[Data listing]
========
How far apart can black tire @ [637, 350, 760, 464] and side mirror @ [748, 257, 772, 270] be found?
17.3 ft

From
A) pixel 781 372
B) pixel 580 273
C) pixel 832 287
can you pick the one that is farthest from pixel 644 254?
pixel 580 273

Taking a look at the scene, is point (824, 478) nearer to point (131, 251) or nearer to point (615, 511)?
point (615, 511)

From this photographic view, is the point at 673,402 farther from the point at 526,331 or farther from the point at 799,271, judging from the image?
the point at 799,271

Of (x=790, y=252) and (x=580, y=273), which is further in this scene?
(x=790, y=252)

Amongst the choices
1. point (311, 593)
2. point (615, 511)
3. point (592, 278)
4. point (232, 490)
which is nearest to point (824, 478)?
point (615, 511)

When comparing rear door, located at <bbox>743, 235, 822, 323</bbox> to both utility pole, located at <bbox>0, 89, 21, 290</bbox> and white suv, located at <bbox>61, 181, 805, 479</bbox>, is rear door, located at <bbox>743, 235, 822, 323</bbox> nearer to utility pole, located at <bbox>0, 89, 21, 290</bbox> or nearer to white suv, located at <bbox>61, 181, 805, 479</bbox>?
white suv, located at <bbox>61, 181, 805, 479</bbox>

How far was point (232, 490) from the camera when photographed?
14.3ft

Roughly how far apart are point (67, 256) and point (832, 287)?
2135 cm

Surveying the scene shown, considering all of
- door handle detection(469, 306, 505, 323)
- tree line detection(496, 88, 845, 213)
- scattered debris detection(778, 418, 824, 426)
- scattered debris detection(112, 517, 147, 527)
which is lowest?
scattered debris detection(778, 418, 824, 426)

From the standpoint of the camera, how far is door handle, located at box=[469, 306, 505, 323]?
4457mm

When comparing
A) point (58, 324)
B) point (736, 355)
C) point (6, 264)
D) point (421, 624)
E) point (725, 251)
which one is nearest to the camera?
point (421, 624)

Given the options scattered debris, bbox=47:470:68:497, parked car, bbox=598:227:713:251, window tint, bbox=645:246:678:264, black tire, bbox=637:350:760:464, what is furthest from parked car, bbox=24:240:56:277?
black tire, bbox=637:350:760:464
========
* [Task to carry out]: Copy each line of the data exactly, leaving nothing out.

* [Response to this exercise]:
How far apart can black tire @ [637, 350, 760, 464] and side mirror @ [748, 257, 772, 270] be found?
17.3 ft

From
A) pixel 781 372
B) pixel 580 273
C) pixel 832 287
can you pick the one that is farthest from pixel 644 254?
pixel 580 273

Taking a look at the scene, is point (824, 478) nearer to point (131, 251) or nearer to point (615, 511)?
point (615, 511)

From this photographic view, is the point at 673,402 farther from the point at 526,331 or farther from the point at 799,271, judging from the image?
the point at 799,271

Of (x=790, y=252) and (x=580, y=273), which is further in this scene?
(x=790, y=252)

Amongst the choices
1. point (311, 593)
2. point (615, 511)
3. point (592, 278)
4. point (232, 490)
which is nearest to point (824, 478)?
point (615, 511)

When comparing rear door, located at <bbox>743, 235, 822, 323</bbox> to both utility pole, located at <bbox>0, 89, 21, 290</bbox> and white suv, located at <bbox>61, 181, 805, 479</bbox>, is rear door, located at <bbox>743, 235, 822, 323</bbox> nearer to utility pole, located at <bbox>0, 89, 21, 290</bbox> or nearer to white suv, located at <bbox>61, 181, 805, 479</bbox>?
white suv, located at <bbox>61, 181, 805, 479</bbox>

How far was point (232, 490) from the camera when photographed?
14.3ft

Roughly how far apart are point (67, 256) and point (832, 287)?
2135 cm

Surveying the scene shown, considering all of
- door handle detection(469, 306, 505, 323)
- tree line detection(496, 88, 845, 213)
- scattered debris detection(778, 418, 824, 426)
- scattered debris detection(112, 517, 147, 527)
which is lowest?
scattered debris detection(778, 418, 824, 426)

From the standpoint of the camera, how far is door handle, located at box=[469, 306, 505, 323]?
4457mm

When comparing
A) point (58, 324)
B) point (736, 355)
C) point (6, 264)
D) point (421, 624)
E) point (725, 251)
which one is nearest to the camera?
point (421, 624)

Given the options scattered debris, bbox=47:470:68:497, parked car, bbox=598:227:713:251, window tint, bbox=645:246:678:264, black tire, bbox=637:350:760:464, what is furthest from parked car, bbox=24:240:56:277?
black tire, bbox=637:350:760:464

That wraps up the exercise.